The key principle: cumulative compliance
The EU AI Act Recital 9 confirms that the AI Act does not supersede or replace the GDPR. Both apply simultaneously. Meeting AI Act obligations does not satisfy GDPR obligations, and vice versa. You need a compliance programme that addresses both, identifies overlapping requirements (where you can create efficiencies), and addresses the gaps that each regulation leaves.
Key GDPR–AI Act intersections
| GDPR provision | AI Act provision | How they interact |
|---|---|---|
| Art. 5 — Principles | Art. 10 — Data governance | Lawful basis, purpose limitation, and data minimisation must apply to all training and inference data |
| Art. 13–14 — Transparency | Art. 13 — Instructions for use | AI systems must disclose their existence and logic to both deployers (AI Act) and data subjects (GDPR) |
| Art. 22 — Automated decisions | Art. 14 — Human oversight | Purely automated decisions with significant effect require human review under both instruments |
| Art. 35 — DPIA | Art. 9 — Risk management | High-risk AI systems processing personal data will almost always require a DPIA in addition to an AI Act risk assessment |
| Art. 25 — Data protection by design | Art. 9 + Art. 15 | Privacy by design aligns with AI Act requirements for robustness and security. Both require risk assessment in design phase |
GDPR Art. 22
Automated Individual Decision-Making
Plain English
GDPR Article 22 is the most directly relevant GDPR provision for AI systems. It gives people the right to not be subject to purely automated decisions that significantly affect them — unless one of three exceptions applies (contract necessity, legal authorisation, or explicit consent). When an exception applies, you must still provide meaningful information about the logic involved, the significance, and the likely consequences. Data subjects also have the right to obtain human intervention, express their point of view, and contest the decision.

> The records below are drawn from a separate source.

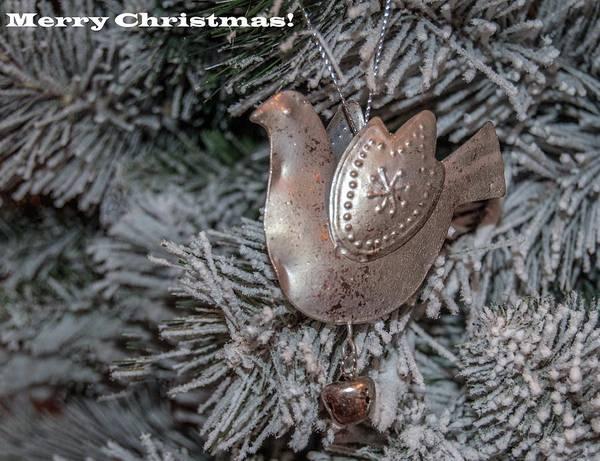 Photograph - Merry Christmas 1 by Tam Ryan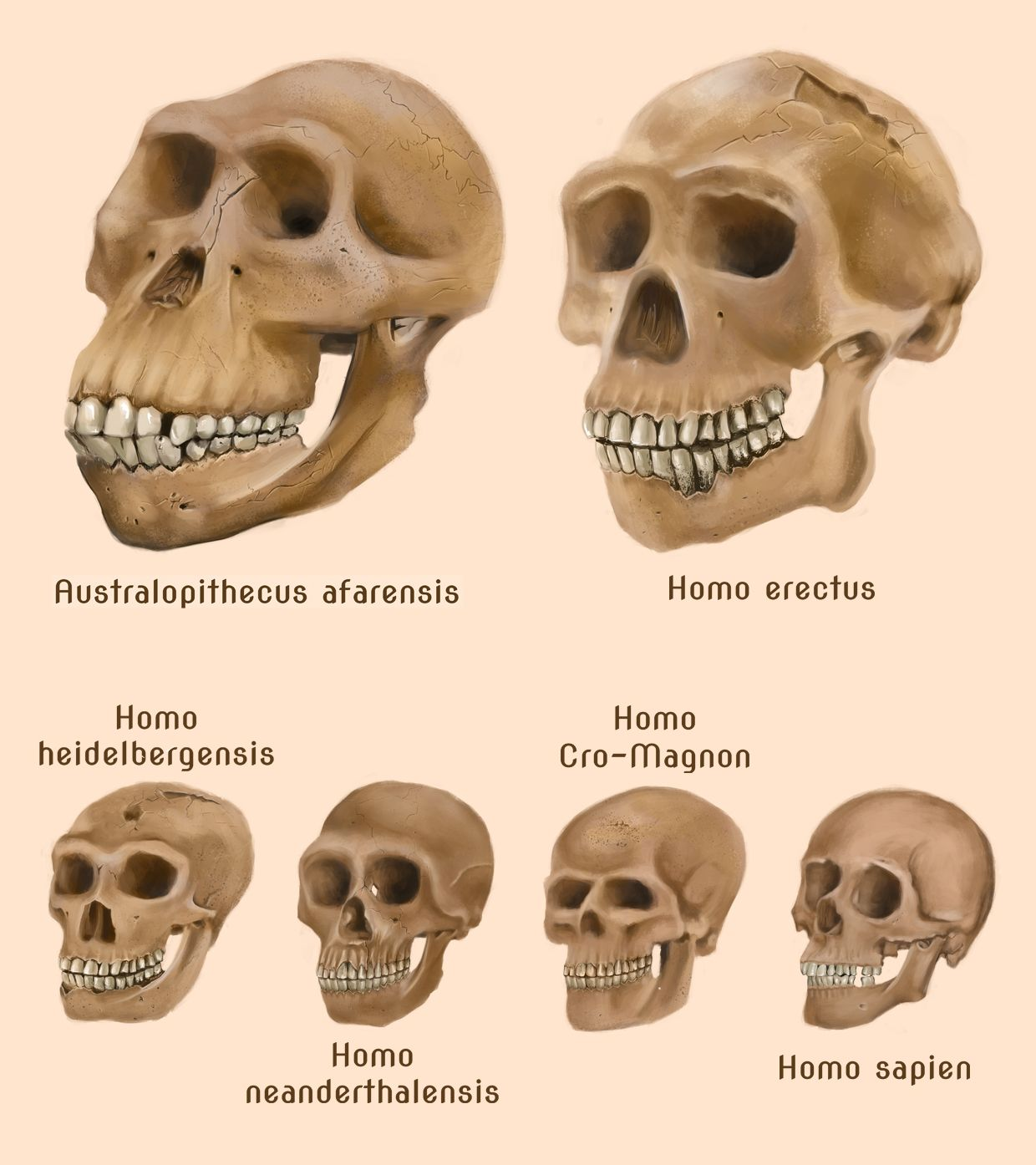 Image result for chart of hominid evolution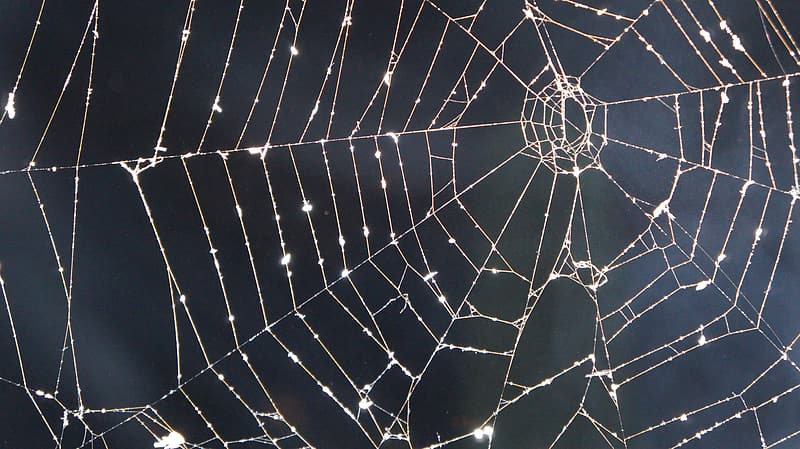 Closeup photography of drops of water on spider web at daytime
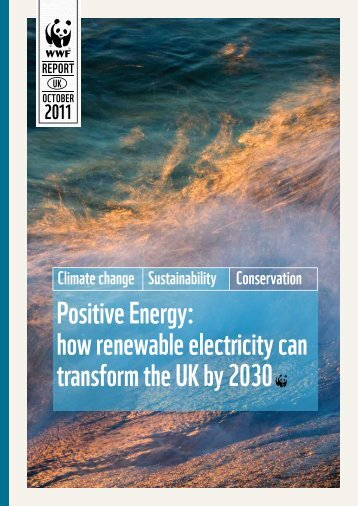Positive Energy: how renewable electricity can transform ... - WWF UK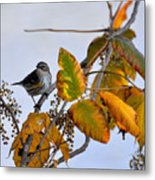 Birds And  Berries Metal Print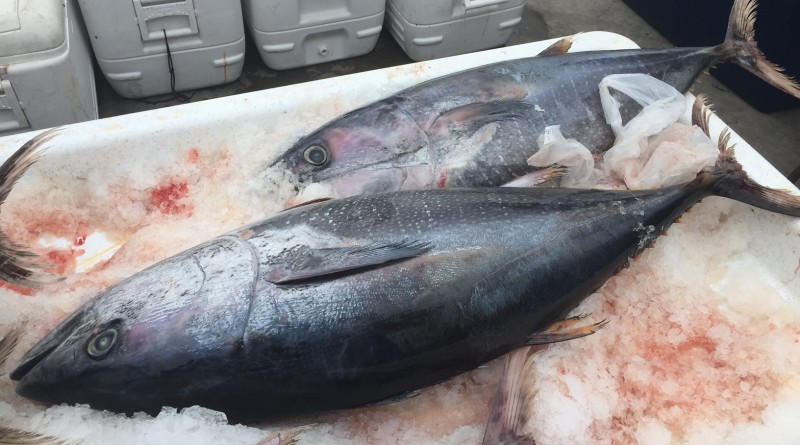 Pacific to Plate bill signed into law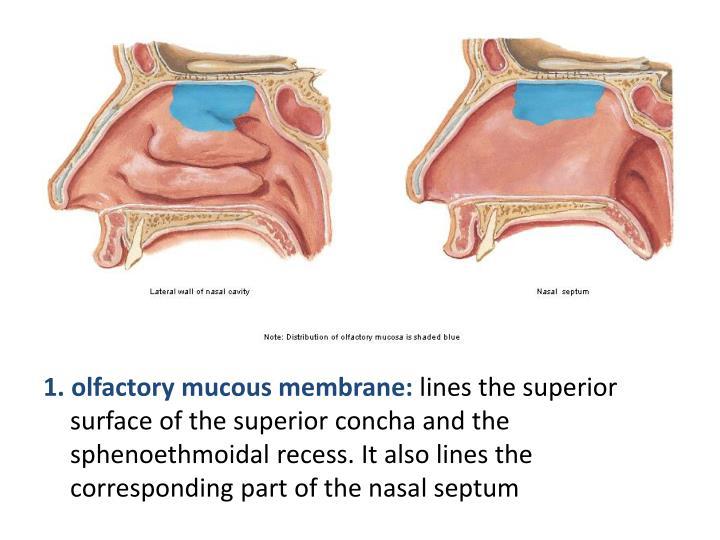 1. olfactory mucous membrane: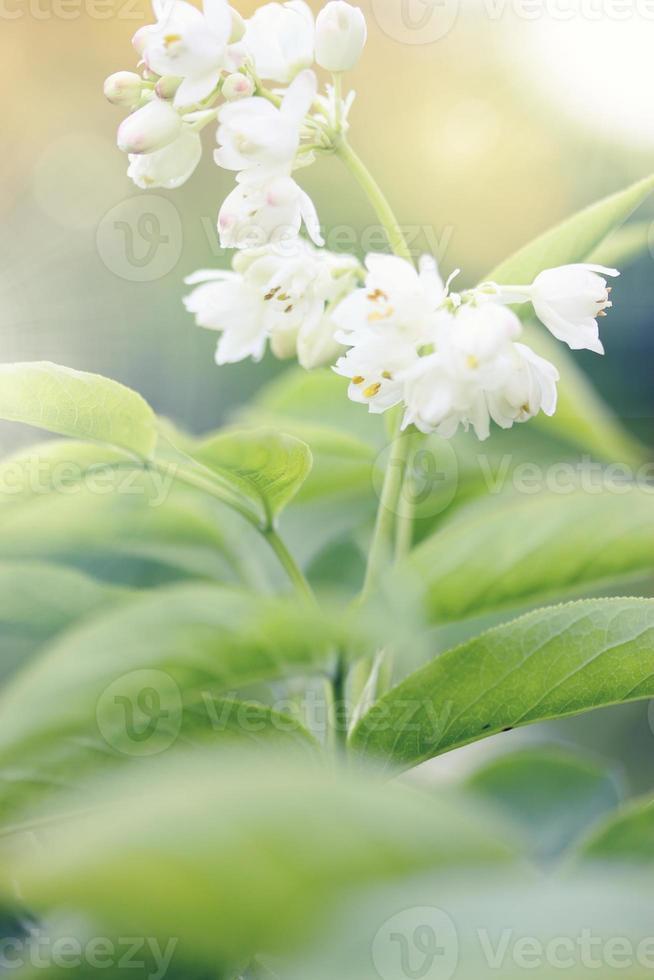 arbusti ornamentali a fiore bianco foto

This directly intersects with the EU AI Act's human oversight requirements in Article 14.
Official Text (EUR-Lex)
1. The data subject shall have the right not to be subject to a decision based solely on automated processing, including profiling, which produces legal effects concerning him or her or similarly significantly affects him or her. 2. Paragraph 1 shall not apply if the decision: (a) is necessary for entering into, or performance of, a contract between the data subject and a data controller; (b) is authorised by Union or Member State law to which the controller is subject and which also lays down suitable measures to safeguard the data subject's rights and freedoms and legitimate interests; or (c) is based on the data subject's explicit consent.
Key obligations
- 1Identify all automated decision-making processes that produce legal or similarly significant effects
- 2Determine which GDPR Art. 22 exception applies for each automated decision
- 3Provide clear information about automated decision logic under GDPR Art. 13/14
- 4Implement human review mechanisms — which also satisfy AI Act Art. 14 human oversight
- 5Enable data subjects to contest automated decisions
- 6Document your Art. 22 compliance position for each AI system
Tools for this article
Source
Official text from EUR-Lex — Regulation (EU) 2024/1689 (EU AI Act). This text is in the public domain.
GDPR Art. 35
Data Protection Impact Assessment (DPIA)
Plain English
Almost every high-risk AI system that processes personal data will require a DPIA under GDPR. The DPIA must be conducted before deployment, must assess the necessity and proportionality of the processing, the risks to data subjects, and the measures to address those risks. DPIAs can and should be integrated with the AI Act's risk management system under Article 9 — the two documents overlap substantially. Your DPA (Data Protection Authority) may have published lists of processing activities that always require a DPIA — many of these will be AI-related.
Official Text (EUR-Lex)
1. Where a type of processing in particular using new technologies, and taking into account the nature, scope, context and purposes of the processing, is likely to result in a high risk to the rights and freedoms of natural persons, the controller shall, prior to the processing, carry out an assessment of the impact of the envisaged processing operations on the protection of personal data. 3. A data protection impact assessment referred to in paragraph 1 shall in particular be required in the case of: (a) a systematic and extensive evaluation of personal aspects relating to natural persons which is based on automated processing, including profiling, and on which decisions are based that produce legal effects concerning the natural person or similarly significantly affect the natural person; (b) processing on a large scale of special categories of data referred to in Article 9(1)...
Key obligations
- 1Conduct a DPIA before deploying any high-risk AI system that processes personal data
- 2Integrate the DPIA with your AI Act Art. 9 risk management documentation
- 3Consult your Data Protection Officer (DPO) during the DPIA process
- 4Consult the supervisory authority prior to processing where DPIA shows high residual risk (Art. 36)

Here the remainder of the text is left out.